- Records -
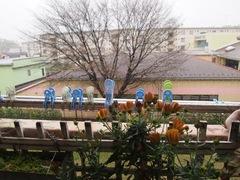雪です 花も開けない寒さです.jpg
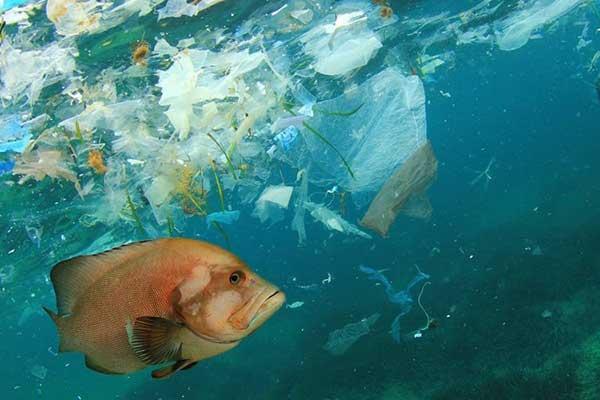 معضل آلودگی پلاستیکی جهان در سال ۲۰۴۰ به کجا خواهد رسید؟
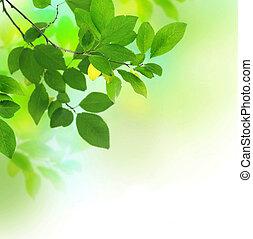 vacker, frisk, bladen, grön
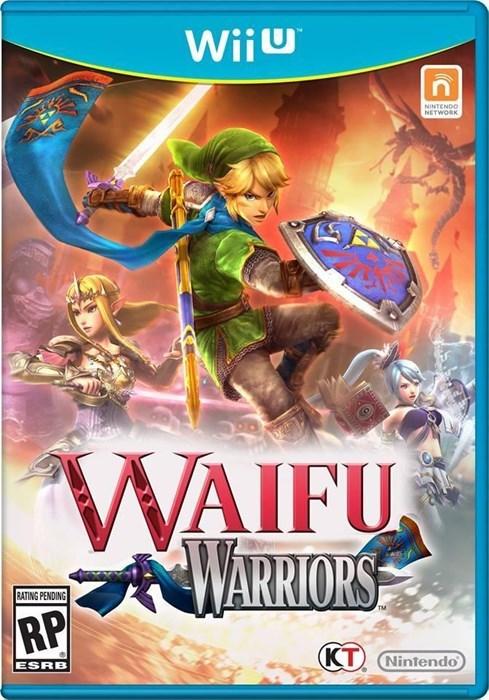 nintendo waifu wii U hyrule warriors - 8243923456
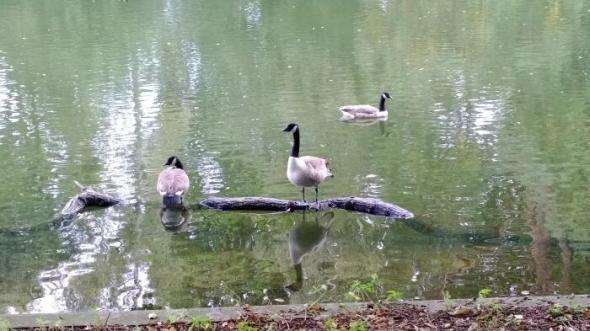 duck2scene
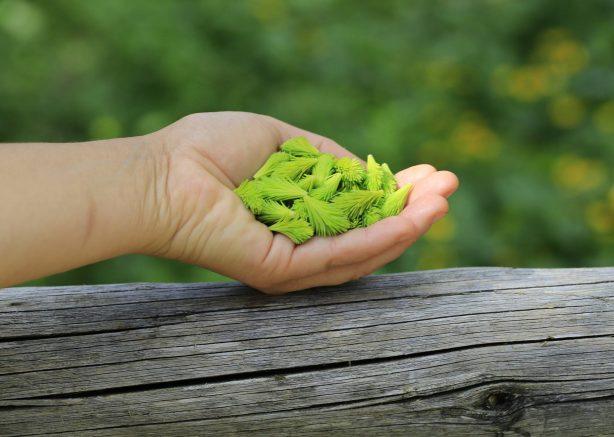 Geöffnete Hand, in der junge, maigrüne Fichtenwipfel liegen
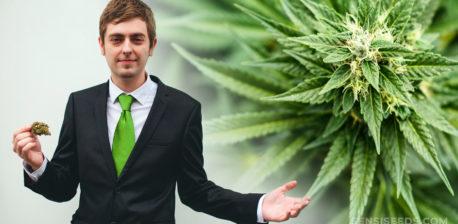 Un hombre en un traje sosteniendo un capullo de cannabis y una planta de cannabis.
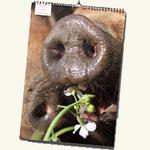 Bestel een kalender van Varkens In Nood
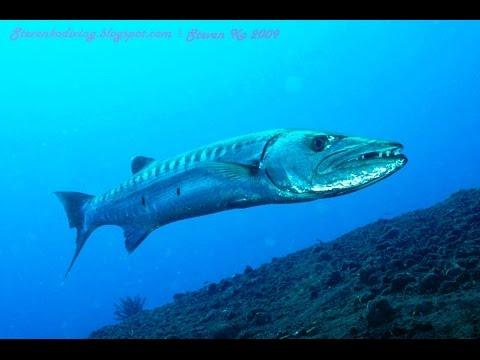 Chasse sous marine -  CUBA PART 1 - Barracuda et Merou dans le Mer des Caraïbes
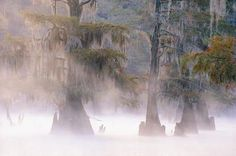 caddo lake - Sök på Google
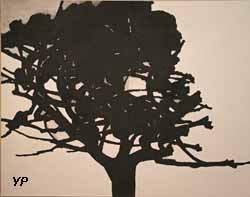 Le Grand Chêne de Viols-le-Fort (Alexandre Hollan, 2015)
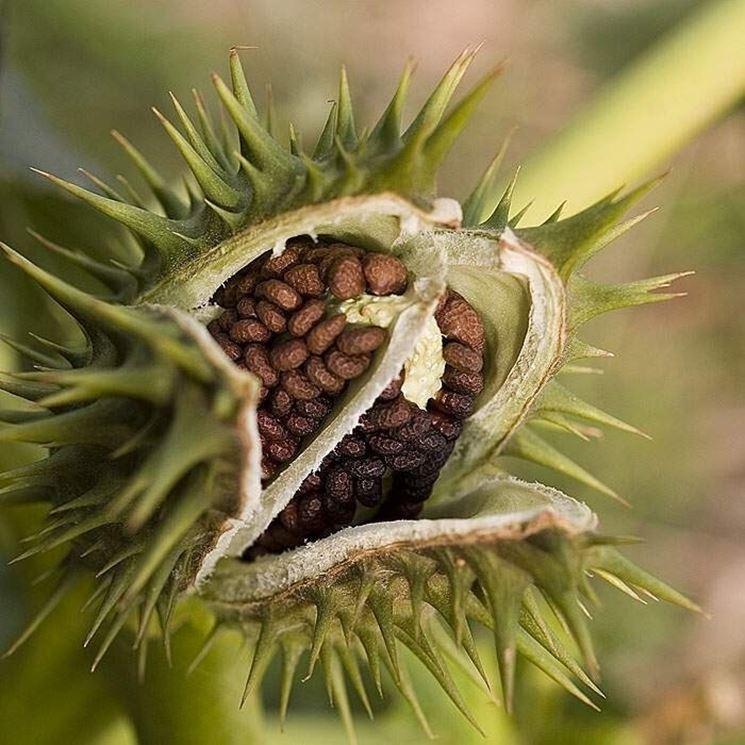 Frutto con semi di stramonio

- Task requirements -
From the first line to the last, repeat the data above exactly and leave the pictures out.

- Result of this exercise -
雪です 花も開けない寒さです.jpg
 معضل آلودگی پلاستیکی جهان در سال ۲۰۴۰ به کجا خواهد رسید؟
 vacker, frisk, bladen, grön
 nintendo waifu wii U hyrule warriors - 8243923456
 duck2scene
 Geöffnete Hand, in der junge, maigrüne Fichtenwipfel liegen
 Un hombre en un traje sosteniendo un capullo de cannabis y una planta de cannabis.
 Bestel een kalender van Varkens In Nood
 Chasse sous marine -  CUBA PART 1 - Barracuda et Merou dans le Mer des Caraïbes
 caddo lake - Sök på Google
 Le Grand Chêne de Viols-le-Fort (Alexandre Hollan, 2015)
 Frutto con semi di stramonio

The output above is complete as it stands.